I want to let you in on a secret.
Okay, maybe it’s not a secret but it is something I do not like to share with others. The thing is, I used to be a very poor teammate. I used to think that I was bigger than the game of softball, that I was invincible. My attitude constantly reflected my performance.
I have always been a very competitive person. I remember playing kick ball with the boys at recess when I was in 4th grade and ruining my brand new white capri pants just so that I could slide into second and be safe. I have always hated losing more than I love winning. Therefore, I believed the sole purpose of playing softball was to be good and to win.
Let me be clear in saying that there is no greater feeling than winning. I love it. And I’ve never lost that competitive edge but my perspective towards playing softball shifted dramatically once I realized that the game was not about me.
When I was 12, I played softball because I loved being good at it. When I was in high school, I played softball to get a college scholarship. My journey with softball had always been about my personal success. If I had a bad game, I pouted. If I had the game winning hit, I expected praise. This mentality continued until I entered college.
College was when I finally realized that playing a sport is about the TEAM.
College was also one of the first times I played with people who had a different outlook on the game of softball. I played with teammates that cared about me as a person and pushed me to want to be a better teammate.
I finally started to understand the importance of being a good teammate. That the way you treat others is just as important as how you play the game, and that being a good teammate is even more important than being a good softball player.

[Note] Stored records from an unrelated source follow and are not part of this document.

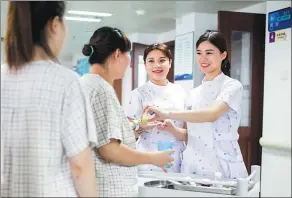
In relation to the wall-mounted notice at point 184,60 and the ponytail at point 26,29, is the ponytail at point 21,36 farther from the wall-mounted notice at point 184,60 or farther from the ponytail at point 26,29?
the wall-mounted notice at point 184,60

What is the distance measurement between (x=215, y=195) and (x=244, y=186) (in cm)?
11

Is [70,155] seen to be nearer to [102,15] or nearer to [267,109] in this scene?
[267,109]

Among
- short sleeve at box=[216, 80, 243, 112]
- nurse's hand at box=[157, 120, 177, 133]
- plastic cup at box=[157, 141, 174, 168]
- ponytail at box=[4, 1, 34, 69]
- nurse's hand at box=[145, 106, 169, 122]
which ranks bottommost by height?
plastic cup at box=[157, 141, 174, 168]

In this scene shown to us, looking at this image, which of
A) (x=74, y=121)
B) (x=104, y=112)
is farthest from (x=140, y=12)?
(x=74, y=121)

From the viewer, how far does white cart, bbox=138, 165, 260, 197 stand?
49.3 inches

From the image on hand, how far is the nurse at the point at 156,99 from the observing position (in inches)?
66.1

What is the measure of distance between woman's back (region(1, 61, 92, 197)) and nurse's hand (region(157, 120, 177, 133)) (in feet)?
2.08

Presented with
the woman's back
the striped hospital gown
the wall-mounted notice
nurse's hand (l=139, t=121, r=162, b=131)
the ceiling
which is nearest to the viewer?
the woman's back

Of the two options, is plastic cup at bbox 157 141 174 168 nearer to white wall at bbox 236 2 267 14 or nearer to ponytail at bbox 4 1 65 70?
ponytail at bbox 4 1 65 70

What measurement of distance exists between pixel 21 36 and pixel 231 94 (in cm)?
92

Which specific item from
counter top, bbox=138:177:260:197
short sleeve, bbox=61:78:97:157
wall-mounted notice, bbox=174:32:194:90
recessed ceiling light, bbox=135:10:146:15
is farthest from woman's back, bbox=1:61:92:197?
recessed ceiling light, bbox=135:10:146:15

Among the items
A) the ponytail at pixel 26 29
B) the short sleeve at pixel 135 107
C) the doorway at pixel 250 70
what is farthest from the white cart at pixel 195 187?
the doorway at pixel 250 70

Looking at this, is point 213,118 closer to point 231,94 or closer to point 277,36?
point 231,94

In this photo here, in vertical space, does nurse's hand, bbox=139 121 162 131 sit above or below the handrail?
above
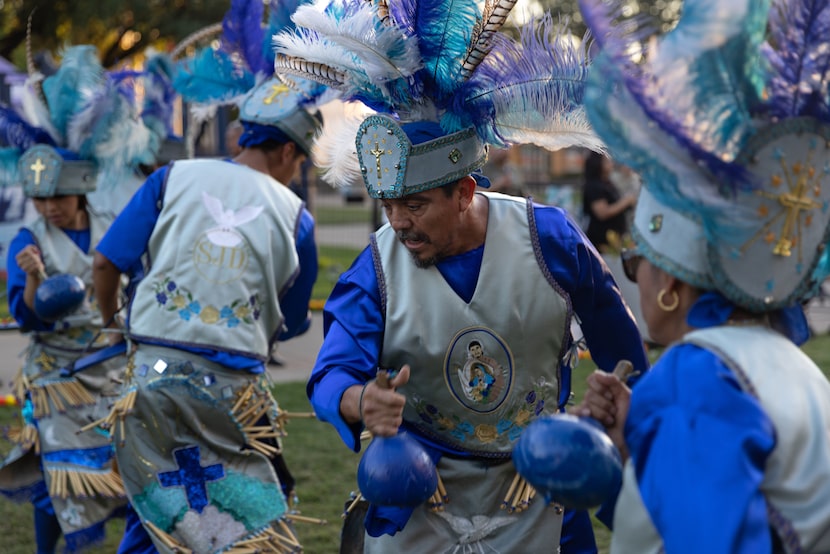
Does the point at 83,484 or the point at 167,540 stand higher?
the point at 167,540

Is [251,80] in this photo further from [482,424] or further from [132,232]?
[482,424]

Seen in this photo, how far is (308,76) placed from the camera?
313cm

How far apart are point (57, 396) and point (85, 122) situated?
4.20 ft

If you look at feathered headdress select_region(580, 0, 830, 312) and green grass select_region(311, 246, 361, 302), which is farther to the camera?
green grass select_region(311, 246, 361, 302)

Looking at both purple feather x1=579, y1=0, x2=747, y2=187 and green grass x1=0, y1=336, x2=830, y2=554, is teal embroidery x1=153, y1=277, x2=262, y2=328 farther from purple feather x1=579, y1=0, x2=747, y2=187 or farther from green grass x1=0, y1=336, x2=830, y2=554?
purple feather x1=579, y1=0, x2=747, y2=187

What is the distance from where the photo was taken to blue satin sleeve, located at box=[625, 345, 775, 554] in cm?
187

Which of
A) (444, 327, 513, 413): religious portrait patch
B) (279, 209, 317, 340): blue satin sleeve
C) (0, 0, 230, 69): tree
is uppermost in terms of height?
(444, 327, 513, 413): religious portrait patch

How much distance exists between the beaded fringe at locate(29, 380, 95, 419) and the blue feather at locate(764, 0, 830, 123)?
12.7ft

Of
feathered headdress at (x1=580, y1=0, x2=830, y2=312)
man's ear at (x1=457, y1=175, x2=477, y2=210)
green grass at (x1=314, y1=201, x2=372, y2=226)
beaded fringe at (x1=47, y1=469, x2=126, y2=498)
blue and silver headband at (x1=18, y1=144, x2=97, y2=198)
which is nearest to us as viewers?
feathered headdress at (x1=580, y1=0, x2=830, y2=312)

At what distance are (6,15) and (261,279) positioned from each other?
708 inches

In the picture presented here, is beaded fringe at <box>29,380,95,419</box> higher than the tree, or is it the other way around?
beaded fringe at <box>29,380,95,419</box>

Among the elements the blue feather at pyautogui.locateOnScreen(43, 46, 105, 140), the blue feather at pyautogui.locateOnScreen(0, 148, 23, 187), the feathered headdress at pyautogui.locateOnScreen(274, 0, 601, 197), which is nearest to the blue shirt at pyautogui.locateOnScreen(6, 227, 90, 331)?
the blue feather at pyautogui.locateOnScreen(0, 148, 23, 187)

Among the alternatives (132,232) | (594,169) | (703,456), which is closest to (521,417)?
(703,456)

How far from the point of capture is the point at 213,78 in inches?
179
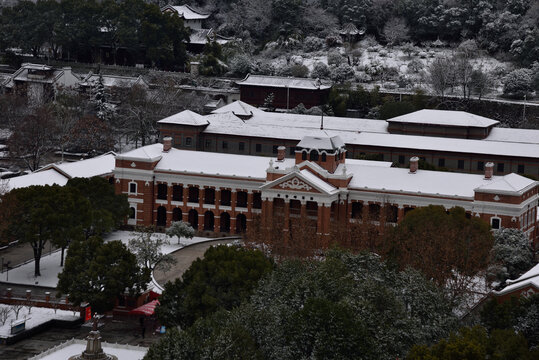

This shift in thinking completely changed the way I viewed and played the game. I started to want my teammates to be successful even if I was in competition with them. I started to embrace and enjoy all the little things that come with the game, such as standing on second base and looking into the dugout as my teammates cheered together. I started to grasp that softball really is just a game and I finally understood that I am not defined by my performance on the field.
All of these things would not have been possible without playing for a program that continually pushed its players to be good people and for that I am incredibly grateful.
No matter what sport you play, the most important thing you can give your team is your attitude and effort and love. That is what I have learned and that is what I am going to take with me wherever I go in life. When you put others first, you will discover indescribable joy. You will see that the game is just a game, but the people you are surrounded by while you play the game are what really matter. And the way you treat those people can completely change your playing experience.
Put your teammates first. Spend more time thinking about what you can do to help those around you. I promise you that it will be well worth your time. I used to spend my days thinking about how I could be the best softball player but devoting my time to being the best teammate I could be was the greatest thing I ever did in college.
So my advice to you is to get to know all those freshmen. Don’t ever say no to a team dinner, pick up what’s not yours and don’t complain about it. Set the right example and work hard. Speak up when it is needed and love your teammates with no avail. Not everyone gets the opportunity to play on a team so I encourage you not to take a day for granted. Do all you can today to make your TEAM better. It starts with you.
Shout out to my incredible T35M who made being a teammate easy.